More than anything else I’ve been asked about training over the years is, “How do you stay so lean, and get lean”? I’d love to blame it on genetics, but that would simply be a lie. The truth of the matter is that getting lean and staying lean can be accomplished with very few steps. You absolutely have to implement these steps though or you simply won’t see results.
1. AM Cardio
I talk about this in detail in my ebook, Body Spartan: Genesis, but the high and the low of it is that AM cardio is absolutely the key to getting lean. By AM cardio I am referring to doing your cardio first thing in the morning before you have breakfast. This means no food, juice, or anything with carbs or sugar in it. I tell everyone to simply drink water on their way to the gym. For years we trained clients at our personal training center in Southern California and whenever anyone wanted to shed body fat, this was the first thing we made them do. The body fat will literally melt off week by week if you are dedicated.
Also, keep in mind that you need to keep your heart rate up in the 80% range for at least 20 minutes. This does not include your warm up session and all the time it takes to get your heart rate to the right range. So in essence, it’s much longer than 20 minutes. The alternative, it High Intensity Interval Training (HIIT). I’ve developed a wicked program that will get you in and out in less than 20 minutes in the mornings. If this is up your alley, have a look at the book.

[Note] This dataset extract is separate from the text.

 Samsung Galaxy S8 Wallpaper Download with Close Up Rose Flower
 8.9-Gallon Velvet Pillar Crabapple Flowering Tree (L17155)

2. Switch to brown everything
No more white bread, white pasta, or white rice. Go brown – preferably brown rice everything. This would be brown rice and brown rice pasta. The complex carbohydrates in the brown rice or wheat will give you a longer lasting energy source and are less likely to be converted to fat.
3. No carbs after 6pm
Late night carbs are the killer of leanness. Carb up with dinner and then for your remaining meals just eat protein and veggies. Try eggs (scrambled or hard boiled), turkey meat, chicken, tofu, or steak. You could even do ground beef and make a lettuce wrap burger out of it.
4. Put down the candy and walk away
No candy…ever. Sugar is the killer of low body fat. It has it’s purposes and can be useful to spike insulin levels post-workout, however candy is simply a no-no.

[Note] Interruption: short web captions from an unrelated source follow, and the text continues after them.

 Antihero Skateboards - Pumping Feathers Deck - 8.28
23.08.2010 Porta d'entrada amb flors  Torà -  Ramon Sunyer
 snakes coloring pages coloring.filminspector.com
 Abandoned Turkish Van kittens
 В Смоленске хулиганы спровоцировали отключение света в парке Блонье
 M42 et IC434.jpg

5. Replace soda with water
Soda = calories. Simply put you are ingesting high levels of high fructose corn syrup with every sip. For you diet drinkers out there, new evidence has shown that the artificial sweeteners actually have an affect on your pancreas and insulin levels causing you to hold onto body fat.
6. Ditch the alcohol
Beer and sugary cocktails will fill your body with useless, empty calories. If you are going to drink, switch to hard alcohols and either drink them neat or on the rocks. Also, you’ll want to really limit your consumption. Alcohol has been shown to have drastic catabolic affects on muscle. Additionally the hangover you have the next day will undoubtedly keep you from achieving your fitness goals.
If applied properly and religiously, these six tips will get you to the promised land. I’m living proof.